The Writer's Diet - Helen Sword
Writer's Diet reports on the fitness or flabbiness of your writing by measuring the frequency and variety of certain parts of speech. Results are easy to see but harder to interpret – see the limitations and principles. The tool can identify wordy writing and empty structures but cannot measure creativity.
VocabProfiler - Tom Cobb
VocabProfiler measures the simplicity or difficulty of vocabulary in writing. Results require careful interpretation and reference to the kind of text you are writing. Generally speaking, texts with higher percentages of words from the top-2000-word list are easier to understand. But we expect less frequent and academic words in some text types.
Sentence-Length Variety
We know good writers use much sentence-length variety. But I know of no tool for measuring this. Try this suggested exercise with a paragraph or two of your writing (longer texts will produce more reliable results):​
  1. Run your text through a spell-checker or online tool to get the average sentence length and the total number of sentences. The average needs careful interpretation: 
  • 15 words per sentence or fewer: easy to understand and ideal for texts you need to make easy to read, e.g. texts for the internet, like this one
  • around 20 words per sentence or much higher: harder to understand, but common or even expected in genres like academic writing
  1. Check the variety of your sentence lengths. Divide your average sentence length by 4 and by 2. This will give you the 25% and 50% deviations around your average sentence length.
  2. Count the number of sentences that deviate by 25% or 50% or more from the average sentence length. Divide these two numbers by the total number of sentences. Now you can see the percentage of your sentences that deviate a little or a lot from the average sentence length.
  3. Interpret the results carefully. Good writing tends to have higher percentages of sentences that deviate from the average because readers like sentence-length variety. Short, or very short, sentence are really good for emphasis.
Sample Analysis
I wrote this abstract for a workshop on style. The sentence-variety results are positive. 

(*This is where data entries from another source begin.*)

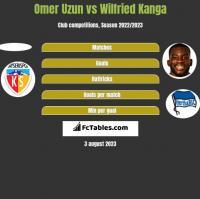 Omer Uzun vs Wilfried Kanga h2h player stats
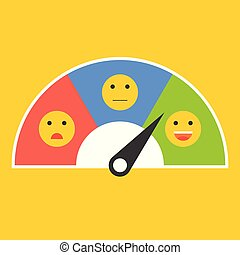 Satisfaction meter, satisfaction level, flat design flat design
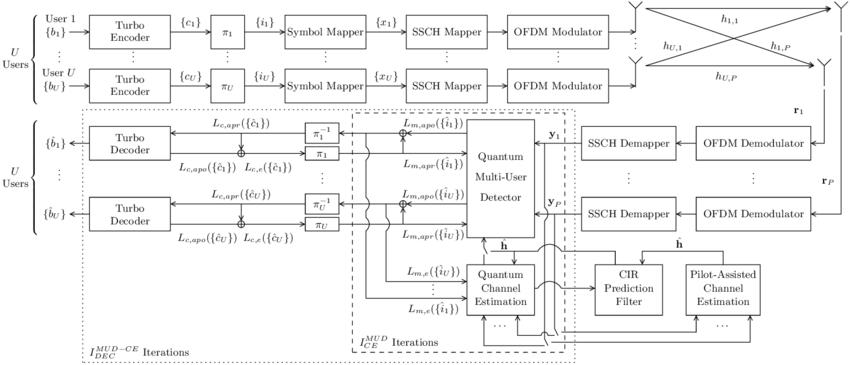 SDMA-OFDM uplink communication system's block diagram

1English-language teaching disregards an essential skill. 2We train students to communicate clearly and correctly, but why not to communicate creatively? 3The answer comes that 'style' is what rhetoricians and stylisticians do. 4But few people study these subjects. Learning how to communicate stylishly – creatively and engagingly – thus seldom occurs in language classrooms, and this oversight tells in students' texts. 5Perilously we ignore the teaching of style, caution Helen Sword, Ron Carter and Steven Pinker, for we at best create competent but template-like writers; at worst, writers who serve up dishes lacking fragrance and flavour and toothsomeness. 6My workshop addresses this problem. 7I will show that to communicate stylishly is to use the figures of speech. 8We will examine style in texts, and I will introduce a new website supporting the teaching of the figures.

Results
​Average words per sentence:     15
Total number of sentences:        8
25% deviation (+/- 4 words):      2 sentences
50% deviation (+/- 7 words):      4 sentences
​10% of the sentences are at least 25% longer or shorter than the average.
33% of the sentences are at least 50% longer or shorter than the average.